Conclusão: a prescrição cega à genética tem data para acabar
O Hong Kong Genome Project entrega uma mensagem clara à comunidade médica global: prescrever medicamentos sem considerar o perfil genético do paciente é uma prática que já pode — e deveria — ser superada, pelo menos para fármacos com evidência farmacogenômica robusta.
Com n=52.384 genomas sequenciados, 34% de variantes farmacogenômicas acionáveis, redução do tempo diagnóstico de doenças raras de 6,2 anos para 4,7 meses e melhora de 18% na AUC de escores poligênicos calibrados, os dados são inequívocos.
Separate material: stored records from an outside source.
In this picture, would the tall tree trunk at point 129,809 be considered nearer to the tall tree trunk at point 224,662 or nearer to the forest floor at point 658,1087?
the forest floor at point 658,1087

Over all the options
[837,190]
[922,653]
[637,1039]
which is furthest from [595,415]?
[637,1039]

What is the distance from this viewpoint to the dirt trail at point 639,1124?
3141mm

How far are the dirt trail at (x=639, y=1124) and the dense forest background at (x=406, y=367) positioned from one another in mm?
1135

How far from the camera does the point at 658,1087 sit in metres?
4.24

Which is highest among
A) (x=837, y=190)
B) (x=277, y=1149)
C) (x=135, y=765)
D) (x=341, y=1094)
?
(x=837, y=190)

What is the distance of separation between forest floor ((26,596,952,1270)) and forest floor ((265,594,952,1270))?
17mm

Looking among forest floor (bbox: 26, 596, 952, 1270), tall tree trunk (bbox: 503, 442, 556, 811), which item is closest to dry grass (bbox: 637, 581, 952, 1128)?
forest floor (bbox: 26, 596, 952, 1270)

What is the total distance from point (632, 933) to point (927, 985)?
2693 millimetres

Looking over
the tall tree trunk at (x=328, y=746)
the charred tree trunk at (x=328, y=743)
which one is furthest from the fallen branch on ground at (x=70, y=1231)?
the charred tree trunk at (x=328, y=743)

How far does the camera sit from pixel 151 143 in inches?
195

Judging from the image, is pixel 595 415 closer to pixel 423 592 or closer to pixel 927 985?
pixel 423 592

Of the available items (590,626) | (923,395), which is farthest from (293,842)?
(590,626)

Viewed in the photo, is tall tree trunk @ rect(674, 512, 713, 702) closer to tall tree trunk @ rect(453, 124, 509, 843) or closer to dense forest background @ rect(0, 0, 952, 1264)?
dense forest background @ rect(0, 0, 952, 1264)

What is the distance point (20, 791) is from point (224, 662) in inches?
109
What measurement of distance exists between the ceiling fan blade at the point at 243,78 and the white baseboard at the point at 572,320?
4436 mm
A medicina genômica populacional não é promessa de futuro — é ferramenta clínica do presente, desde que implementada com rigor metodológico e integração ao sistema de saúde.
Para o Brasil, a lição é dupla: a genômica funciona quando adaptada à população local, e a diversidade genética brasileira torna essa adaptação não apenas desejável, mas indispensável.
Conteúdo educativo. Não substitui consulta médica profissional.